The autonomy and self-sufficiency of primitive man is inconceivable to us.[3] The absolute independence of a man who is sufficient for all his own needs and in possession of all his own powers because he is still consciously attached to his fostering and fertile source; the indefeasible and indivisible dominion of such a person surpasses the understanding of a “civilised” being, who puts himself in the same position, and supposes himself degraded to a state of bestiality, alone, weak, poor, and naked—a position in which he may perhaps find himself tomorrow, though he certainly never lived in such a state in the past.

To understand the life of these men, clothed with skins of animals and easily nourished by the fruits of the earth, one must allow them by way of compensation and balance, a spirituality all the higher because it was not inhibited by external devices. This condition corresponds to what is still the state of pastoral peoples, and to that of the patriarchs who recite the Bible and Koran, the dogmatic content and formal perfection of which are incompatible with the modern theory of “primitive man”.

It is true that plastic art such as we are now considering will only “develop” later on in the time of agricultural and sedentary neolithic man and that of the builders of cities to whom, as has been justly said, the whole of “civilisation” can be attributed.

• [Work instructions]:
a – Decide whether each statement agrees with the passage on primitive man, answering yes or no and quoting the words from the passage that settle it: (i) Plastic art of the kind under discussion develops later, with agricultural and sedentary neolithic man. (ii) The "civilised" being once lived in a state of bestiality. (iii) The men described wore the skins of animals.
b – Repeat word for word the stretch of the passage on primitive man from "It is true that" through "can be attributed.".

• [Given entries]:
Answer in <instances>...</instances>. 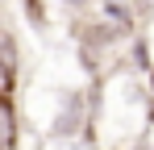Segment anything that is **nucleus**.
Masks as SVG:
<instances>
[]
</instances>
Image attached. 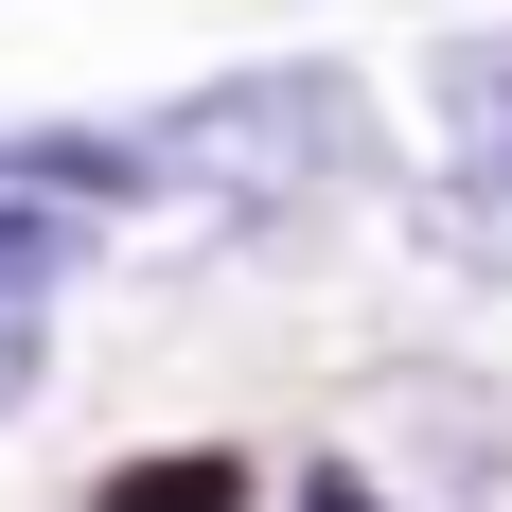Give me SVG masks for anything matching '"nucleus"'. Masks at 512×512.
I'll return each instance as SVG.
<instances>
[{
	"instance_id": "nucleus-1",
	"label": "nucleus",
	"mask_w": 512,
	"mask_h": 512,
	"mask_svg": "<svg viewBox=\"0 0 512 512\" xmlns=\"http://www.w3.org/2000/svg\"><path fill=\"white\" fill-rule=\"evenodd\" d=\"M371 177V89L336 53H265V71H212L142 124V195L212 212V230H265V212H318Z\"/></svg>"
},
{
	"instance_id": "nucleus-2",
	"label": "nucleus",
	"mask_w": 512,
	"mask_h": 512,
	"mask_svg": "<svg viewBox=\"0 0 512 512\" xmlns=\"http://www.w3.org/2000/svg\"><path fill=\"white\" fill-rule=\"evenodd\" d=\"M354 424H371V460H407L424 495H512V389H477V371H389Z\"/></svg>"
},
{
	"instance_id": "nucleus-3",
	"label": "nucleus",
	"mask_w": 512,
	"mask_h": 512,
	"mask_svg": "<svg viewBox=\"0 0 512 512\" xmlns=\"http://www.w3.org/2000/svg\"><path fill=\"white\" fill-rule=\"evenodd\" d=\"M424 106H442V142L477 177H512V36H442L424 53Z\"/></svg>"
},
{
	"instance_id": "nucleus-4",
	"label": "nucleus",
	"mask_w": 512,
	"mask_h": 512,
	"mask_svg": "<svg viewBox=\"0 0 512 512\" xmlns=\"http://www.w3.org/2000/svg\"><path fill=\"white\" fill-rule=\"evenodd\" d=\"M71 265H89V195H36V177H0V318H36Z\"/></svg>"
},
{
	"instance_id": "nucleus-5",
	"label": "nucleus",
	"mask_w": 512,
	"mask_h": 512,
	"mask_svg": "<svg viewBox=\"0 0 512 512\" xmlns=\"http://www.w3.org/2000/svg\"><path fill=\"white\" fill-rule=\"evenodd\" d=\"M407 230L460 265V283H512V177H477V159H442V177H424V195H407Z\"/></svg>"
},
{
	"instance_id": "nucleus-6",
	"label": "nucleus",
	"mask_w": 512,
	"mask_h": 512,
	"mask_svg": "<svg viewBox=\"0 0 512 512\" xmlns=\"http://www.w3.org/2000/svg\"><path fill=\"white\" fill-rule=\"evenodd\" d=\"M89 512H248V460H124Z\"/></svg>"
},
{
	"instance_id": "nucleus-7",
	"label": "nucleus",
	"mask_w": 512,
	"mask_h": 512,
	"mask_svg": "<svg viewBox=\"0 0 512 512\" xmlns=\"http://www.w3.org/2000/svg\"><path fill=\"white\" fill-rule=\"evenodd\" d=\"M36 407V318H0V424Z\"/></svg>"
},
{
	"instance_id": "nucleus-8",
	"label": "nucleus",
	"mask_w": 512,
	"mask_h": 512,
	"mask_svg": "<svg viewBox=\"0 0 512 512\" xmlns=\"http://www.w3.org/2000/svg\"><path fill=\"white\" fill-rule=\"evenodd\" d=\"M318 512H389V495H371V477H354V460H336V477H318Z\"/></svg>"
}]
</instances>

• [Answers]:
a –
(i) Yes: "plastic art such as we are now considering will only “develop” later on in the time of agricultural and sedentary neolithic man"
(ii) No: "though he certainly never lived in such a state in the past"
(iii) Yes: "clothed with skins of animals"

b –
It is true that plastic art such as we are now considering will only “develop” later on in the time of agricultural and sedentary neolithic man and that of the builders of cities to whom, as has been justly said, the whole of “civilisation” can be attributed.